In a climate in which historically Black colleges and universities are continually having to defend their relevance and viability, Miles College is positioning itself as not only a critical cornerstone of Birmingham, Alabama’s past, but also a key partner in its future.
In addition to producing a large number of graduates who work in the city government, its utility offices, and who comprise its professional population of doctors and lawyers and business owners, the institution has been a key partner with the city in many political initiatives, including partnering on a recent bid for the Democratic National Convention, the White House’s My Brother’s Keeper initiative and other civic and educational pursuits.
“Miles College has played a vital role in supporting city initiatives throughout the years while molding future citizens of Birmingham for the future,” said Birmingham Mayor William A. Bell, Sr. “They are truly a partner with us in moving Birmingham forward.”
Miles College President Dr. George T. French, Jr. organizes a march from the steps of Brown Hall—the campus administration building—to the local polling place every election day to instill in students a sense of history and importance associated with the right and now responsibility for Black citizens to vote in Alabama.
But the institution’s community involvement isn’t limited to political engagement.
French said the institution has a responsibility “to [help] meet the needs of our community.”
“We have a unique opportunity to assist the city of Fairfield wherein we reside,” he said, noting, “All colleges and universities don’t have that opportunity. Some of them are already in very stable communities and very stable cities that have tax bases and revenue streams that allow them to assist the local college. Unfortunately, our city wherein we reside, being the city of Fairfield is experiencing some financial challenges, so they are not able to provide financial resources to us, but instead we are looking for creative ways to partner with them to assist with housing and community development.”
As part of this push toward community engagement, the institution’s leadership has begun working with the City of Fairfield, Ala., to develop strategic community partnerships that would enhance both the college and the neighboring community.
Among these is a proposed collaboration with the Public Housing Authority and the U.S. Department of Housing and Urban Development to “work on a concerted effort to figure out how to transition the [Demetrius C. Newton Gardens Public Housing Community] into student housing and to relocate the families that are in the public housing facility into newer, mixed-use communities,” said Frank Woodson, community economic development director for the city of Fairfield.

——————

# What you are asked to do:
Pick up the article about Miles College and its ties to Birmingham and Fairfield after its final sentence, and write the next few paragraphs.

# Given information:
——————

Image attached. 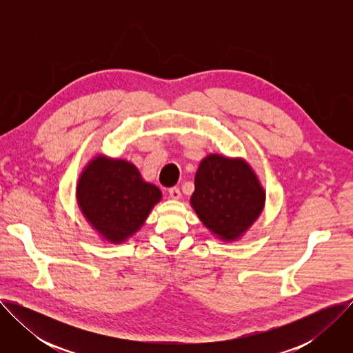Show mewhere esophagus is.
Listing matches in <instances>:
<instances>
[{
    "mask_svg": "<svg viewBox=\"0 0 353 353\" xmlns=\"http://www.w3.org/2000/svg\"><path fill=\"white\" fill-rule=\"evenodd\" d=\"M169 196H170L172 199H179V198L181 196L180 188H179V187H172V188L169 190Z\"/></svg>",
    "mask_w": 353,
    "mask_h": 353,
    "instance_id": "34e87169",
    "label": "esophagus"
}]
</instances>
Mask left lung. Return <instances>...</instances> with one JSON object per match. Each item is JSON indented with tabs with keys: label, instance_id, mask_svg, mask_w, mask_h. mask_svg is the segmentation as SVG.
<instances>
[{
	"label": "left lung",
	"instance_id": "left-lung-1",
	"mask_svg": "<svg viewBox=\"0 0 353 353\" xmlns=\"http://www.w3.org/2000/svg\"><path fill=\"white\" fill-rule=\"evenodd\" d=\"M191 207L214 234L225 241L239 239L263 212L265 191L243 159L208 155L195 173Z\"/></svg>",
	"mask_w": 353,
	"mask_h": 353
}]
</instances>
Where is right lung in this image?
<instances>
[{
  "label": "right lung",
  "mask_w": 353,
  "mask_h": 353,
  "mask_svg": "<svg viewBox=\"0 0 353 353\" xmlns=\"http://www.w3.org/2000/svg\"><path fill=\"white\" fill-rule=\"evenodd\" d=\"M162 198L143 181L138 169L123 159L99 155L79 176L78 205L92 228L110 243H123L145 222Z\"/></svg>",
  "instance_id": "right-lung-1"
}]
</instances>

——————

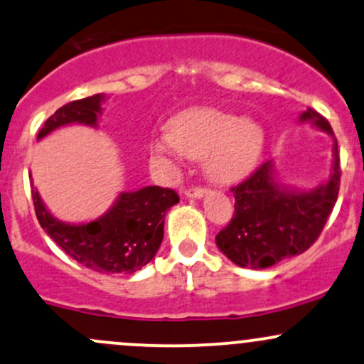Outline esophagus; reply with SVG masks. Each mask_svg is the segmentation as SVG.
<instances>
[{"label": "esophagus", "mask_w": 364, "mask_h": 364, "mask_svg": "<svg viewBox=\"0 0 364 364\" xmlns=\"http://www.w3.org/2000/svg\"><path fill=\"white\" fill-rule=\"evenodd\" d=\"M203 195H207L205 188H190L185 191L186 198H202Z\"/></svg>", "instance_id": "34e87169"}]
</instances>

——————

# Result below:
Woodson calls this move “a win-win for both entities,” as it both “joins the college into one contiguous property” that includes the current campus with an as-yet-undeveloped North Campus—a 41-acre piece of land that will serve as the home to a performing arts center, outdoor amphitheater, health and wellness center and state-of-the-art hotel and conference center, if French has his way—and lines up with the housing authority’s goal “to figure out how to mainstream people that have been in public housing for generations.”
Concurrently, the college is partnering with Habitat for Humanity to rebuild abandoned homes in the surrounding community, some of which will be used as rental properties for students for whom mobility is an issue, some of which will become faculty housing and some that will remain occupied by private residents.
Woodson said this will give the city of Fairfield “not only a more appealing community, it also gives us a safer community” and allows prospective families to “see a beautiful community around the college” when they visit.
French has often said that the strength of a community’s Black institutions correlates directly to the strength of its middle class.
“When you have a strong HBCU, you have a strong middle class. That means you strengthen the African-American workforce. This impacts Birmingham. It impacts Alabama,” he previously said.
In that vein, French said his top priority is “to partner with the school system and to establish a laboratory school where we send our best and our brightest to do their practicums, we help write grants for the cutting-edge technology for the high school, and it becomes a situation where it is basically a school that partners with Miles.”
The twist is that, instead of allowing people from around the state to transfer in, students would have to live in the city of Fairfield, which he believes will help attract middle- and upper-income Black families back to Fairfield and establish “a middle-to-upper-class inner city African-American community” in the city, which he said is “anomalous these days, but, when you find them, they’re strong, which is why Atlanta is so strong, because of the strong African-American middle class.”
“I live on campus,” he said. “When I send my son to the grocery store, every now and then I want him to see a [Black] doctor or lawyer, principal, a college president, an entrepreneur but he’s not seeing that, because everyone’s moved out of the community. … We don’t have the diverse community anymore.”
But what is perhaps most remarkable about the recent growth of Miles College is the fact that it is thriving, even as the rest of the country is working to emerge from the shadows of the most damning economic recession in recent memory.
The college launched a $31 million capital campaign in 2007. When the recession hit and people advised it was a bad time to plow ahead with the campaign, French told naysayers that, to the contrary, the economic climate necessitated the continuance of the campaign.
“Because we’re in the middle of a recession, I cannot abandon my capital campaign,” he retorted. “And the corporate community actually really appreciated that.”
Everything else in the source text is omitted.